Ministers appear determined to ride out the opposition, believing there is strong public support for their plans to curb the benefits dependency culture and "make work pay".

Mr Clegg brushed aside "apocalyptic" claims that thousands of families - particularly in London and the South East - could be forced to leave their homes as a result of the changes.

"This is not going to be some sort of punitive programme of mass homelessness," he said. "Of course we won't allow that to happen."

Labour, in contrast, reacted cautiously, suggesting that it would try to find a compromise between the Government and the bishops.

"Labour won't be voting against the benefits cap because we support the principles and the responsibility to take a job if you can work," a spokesman said.

"But we will be seeking to amend the Bill, to bring a compromise between the bishops and the Government because we don't think council taxpayers should be hit with a massive bill for homelessness."

Bishop Packer said he hoped to win support in the Lords for his amendment, which was intended to protect the most vulnerable families.

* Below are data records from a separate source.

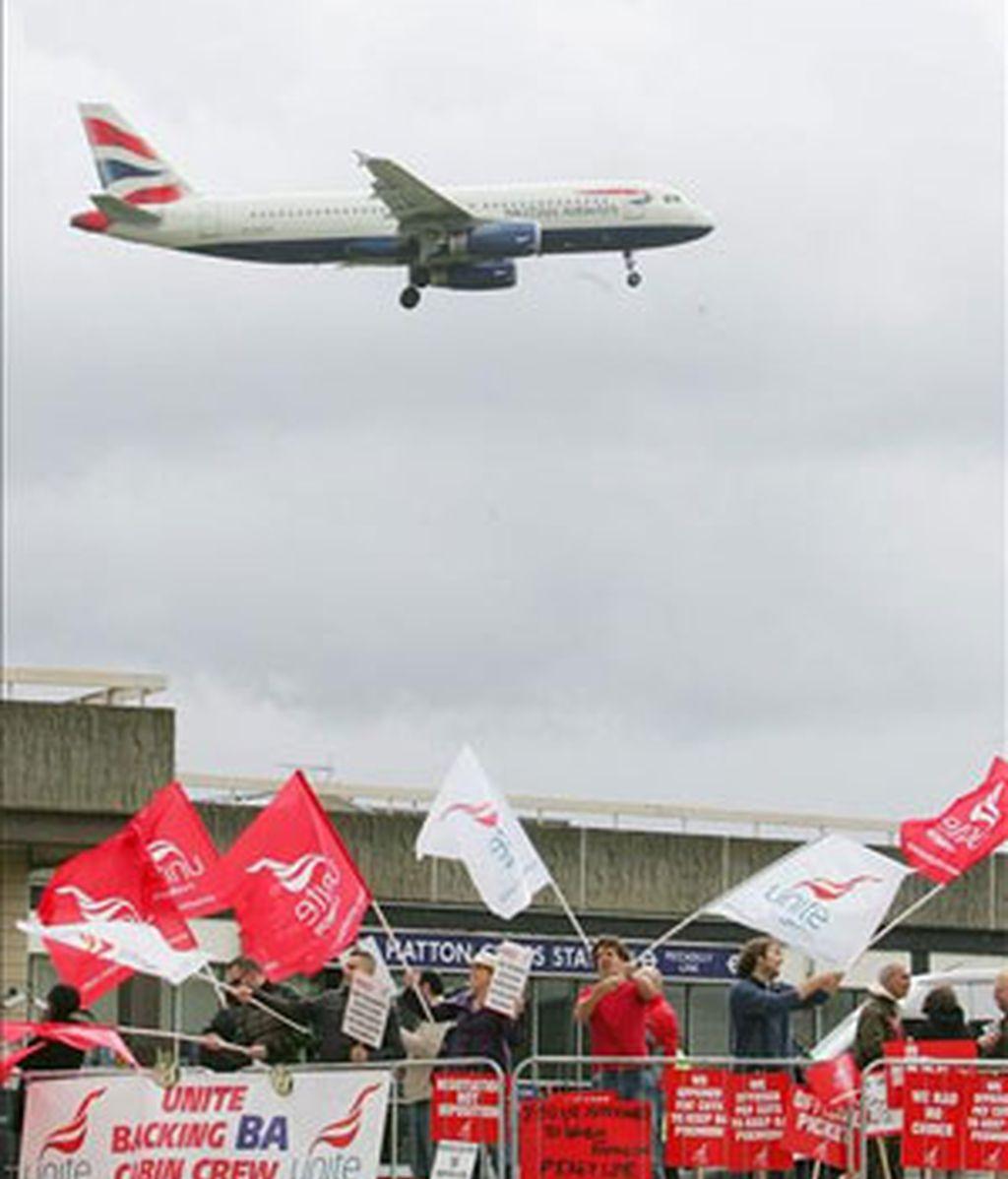 Un avión de la aerolínea British Airways se acerca a una pista de aterrizaje mientras trabajadores de la empresa protestan. Foto: EFE.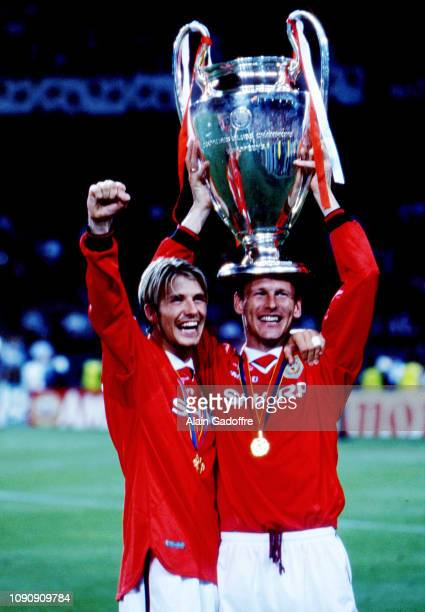 David Beckham and Teddy Sheringham of Manchester United celebrate the victory with the trophy during the UEFA Champions league final match between...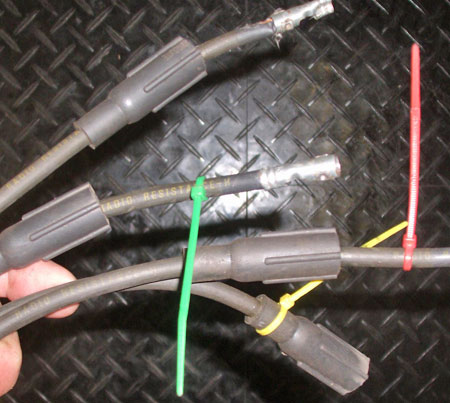 Electrical ties can also be used to color code spark plug wires from front to rear so you know which plugs to put them on. Use your own color sequence.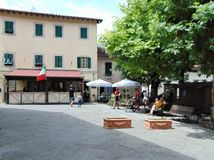 Cutigliano, Tuscany, Italy, central square of the town with tourists. Cutigliano, Tuscany, Italy, June 16th, 2019, view of the central square of the town with royalty free stock images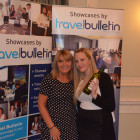 Jeanette Ratcliffe Travel Bulletin presenting Rachel Howes with a bottle of wine for winning the Bingo!!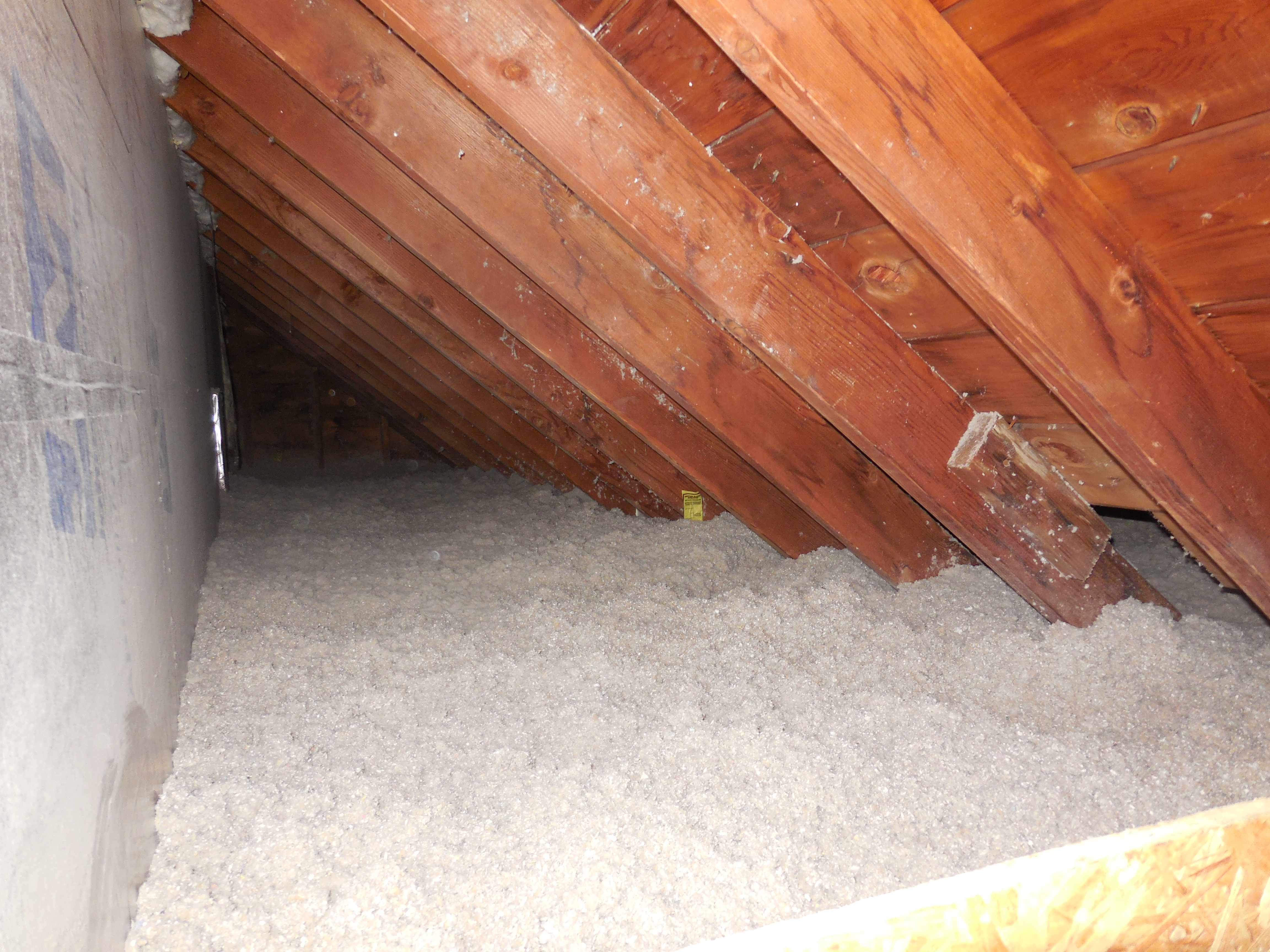 Knee wall attic with over R50 of cellulose insulation installed. & Building Retrofits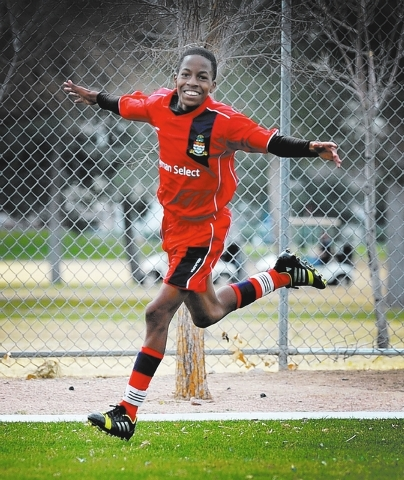 Cayman Select's Kareem Foster celebrates after scoring a goal against Cook Inlet Soccer Club during a 14 and under soccer match at Ed Fountain Park on Saturday, Feb. 15, 2014. Cayman won 3-1. (Dav ...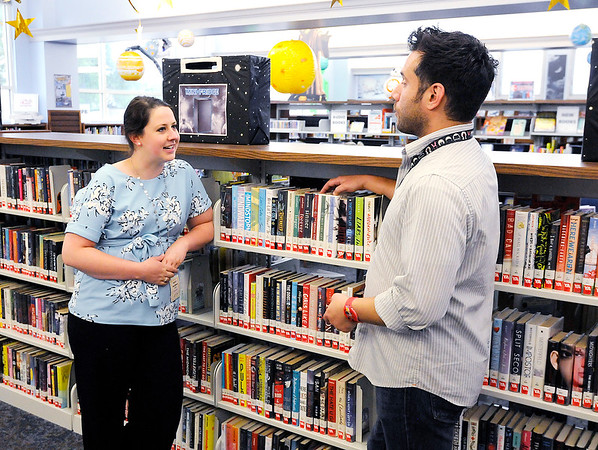 Don Knight | The Herald Bulletin<br /> Sarah Wallace, the new director of the Alexandria Public Library, talks to Youth Services Manager Brad Sowinski.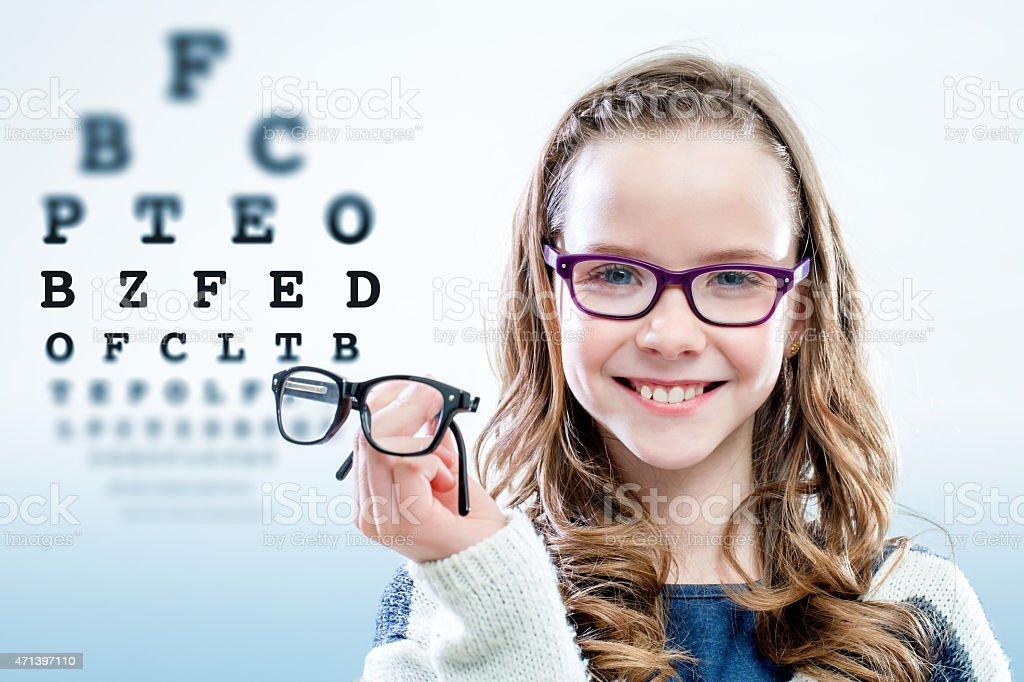 Mädchen mit Brille bei test-chart im Hintergrund. – Foto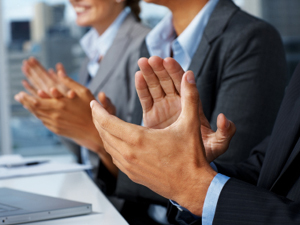 Closeup of business people applauding during a business meeting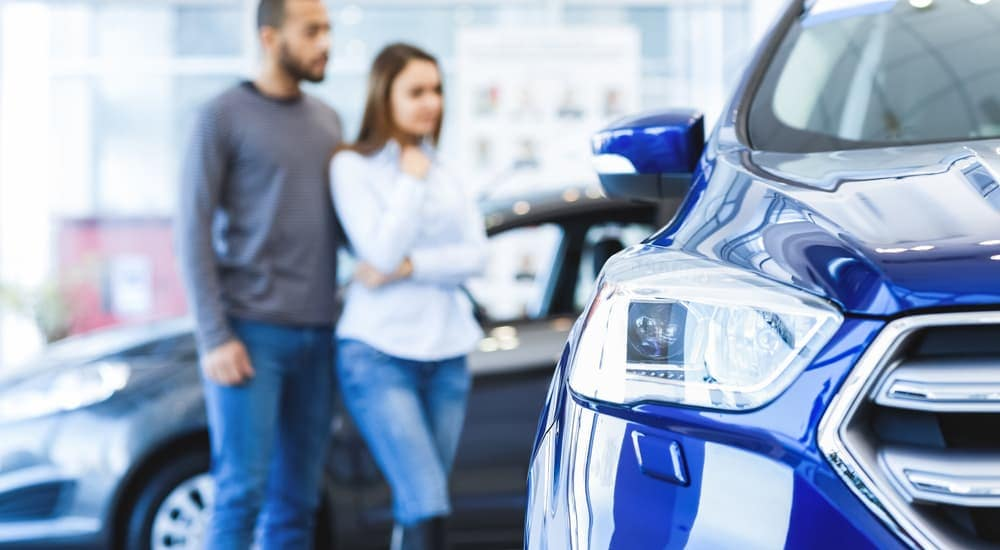 An out of focus couple is looking at used vehicles for sale in a showroom.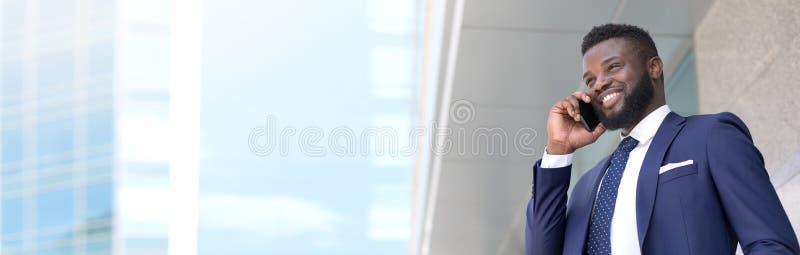 英俊的年轻非洲商人谈话与手机的一个客户外面与拷贝空间 免版税库存图片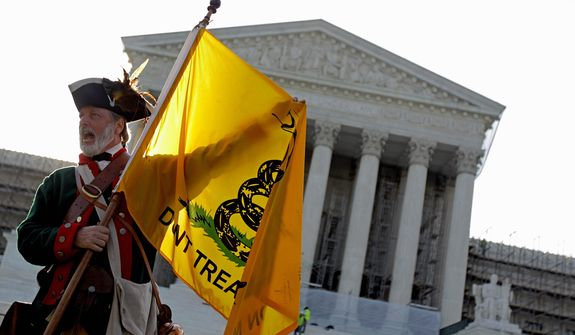 ** FILE ** Tea party supporter William Temple of Brunswick, Ga., on protests against the health care law outside the Supreme Court. Opponents vow to make the law an issue in this fall's presidential and congressional elections. (Associated Press)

"What we're talking about tomorrow is children in families where the welfare benefits have been cut to a point where they are less than Parliament actually has said they should be, because that's what a cap does," he told the BBC's Sunday Morning programme.

However, Mr Duncan Smith launched a blistering attack on the bishops, accusing them of ignoring the concerns of ordinary families who try to "do the right thing".

"The question I'd ask these bishops is, over all these years, why have they sat back and watched people being placed in houses they cannot afford? It's not a kindness," he said.

"I would like to see their concerns about ordinary people, who are working hard, paying their tax and commuting long hours, who don't have as much money as they would otherwise because they're paying tax for all of this. Where is the bishops' concern for them?

"It's all very well for the bishops to express a political opinion, but I would love them to ask about the poor people on low incomes who are working hard, whose families share rooms, who are doing the right thing."

Employment Minister Chris Grayling tonight acknowledged some families would be forced to find new accommodation as a result of the changes.

"There certainly will be people who have to move house as a result of this, who have to move to a part of town they can afford to live in, but surely that is right," he told BBC Radio 5 Live's Pienaar's Politics.

With Labour officials refusing to say whether they would support Bishop Packer's amendment, Mr Grayling said Labour now needed to decide where it stood on the issue.

"I really think Labour has to decide: does it want to deliver the kind of change to the welfare state that all the evidence says the public overwhelmingly want or is it going to line up on the other side and try and chip away at reforms that are essential?" he said.